Pull out every line in the items below that contains the string "rect", and copy each one in full.

----------

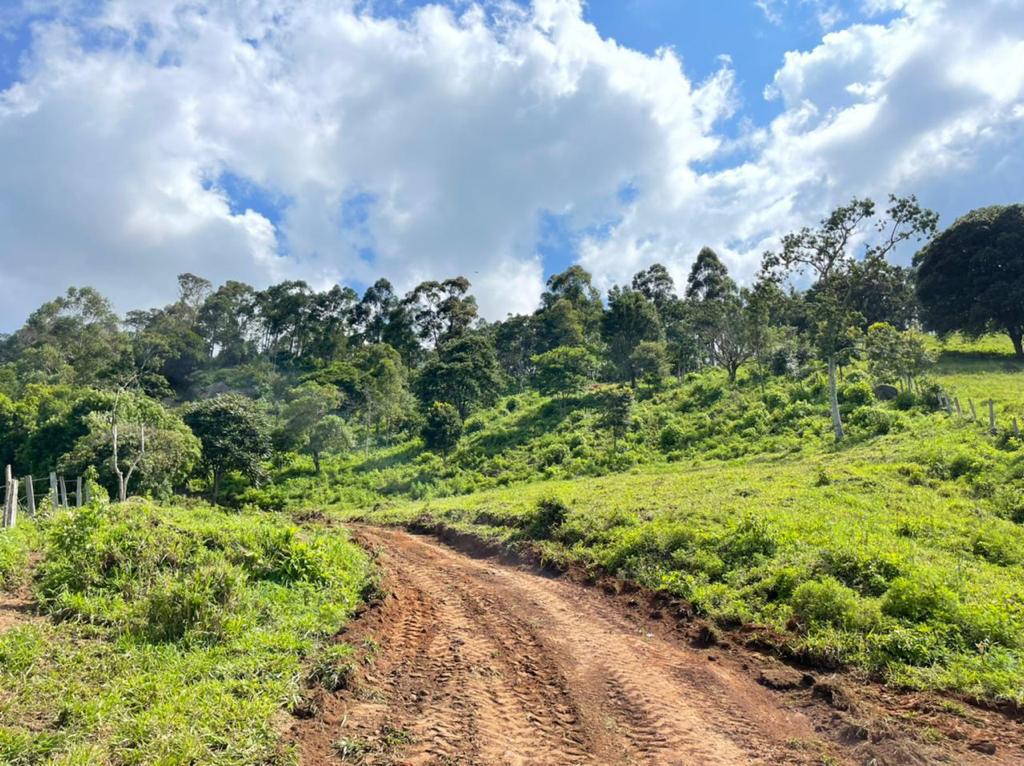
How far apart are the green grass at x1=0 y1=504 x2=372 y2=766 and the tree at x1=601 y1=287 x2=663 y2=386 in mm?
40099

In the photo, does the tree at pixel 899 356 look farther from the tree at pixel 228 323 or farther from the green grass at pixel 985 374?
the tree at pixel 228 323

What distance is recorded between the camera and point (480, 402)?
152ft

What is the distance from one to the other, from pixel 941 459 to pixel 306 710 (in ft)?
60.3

----------

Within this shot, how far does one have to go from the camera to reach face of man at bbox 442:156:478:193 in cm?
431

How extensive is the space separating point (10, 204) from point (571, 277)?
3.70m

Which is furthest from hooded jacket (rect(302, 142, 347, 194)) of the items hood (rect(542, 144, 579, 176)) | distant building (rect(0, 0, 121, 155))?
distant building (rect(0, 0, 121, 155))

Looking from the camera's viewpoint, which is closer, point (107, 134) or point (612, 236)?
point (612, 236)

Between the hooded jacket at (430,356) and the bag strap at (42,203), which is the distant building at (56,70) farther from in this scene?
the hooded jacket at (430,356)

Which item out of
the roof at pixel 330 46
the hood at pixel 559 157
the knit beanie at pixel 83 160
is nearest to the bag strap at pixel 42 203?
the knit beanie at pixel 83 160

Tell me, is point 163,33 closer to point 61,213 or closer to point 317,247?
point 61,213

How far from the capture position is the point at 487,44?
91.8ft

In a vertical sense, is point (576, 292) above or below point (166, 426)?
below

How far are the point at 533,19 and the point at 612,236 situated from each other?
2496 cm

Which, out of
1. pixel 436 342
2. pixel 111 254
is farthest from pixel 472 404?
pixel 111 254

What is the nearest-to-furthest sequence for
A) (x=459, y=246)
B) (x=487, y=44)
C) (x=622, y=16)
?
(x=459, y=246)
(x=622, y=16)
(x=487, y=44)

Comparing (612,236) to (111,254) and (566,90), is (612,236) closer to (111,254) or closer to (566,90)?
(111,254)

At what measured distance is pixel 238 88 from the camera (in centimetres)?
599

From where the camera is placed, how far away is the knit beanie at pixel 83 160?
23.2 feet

----------

• _RESPONSE TO THIS EXERCISE_
Which is furthest from hooded jacket (rect(302, 142, 347, 194)) of the items hood (rect(542, 144, 579, 176)) | distant building (rect(0, 0, 121, 155))?
distant building (rect(0, 0, 121, 155))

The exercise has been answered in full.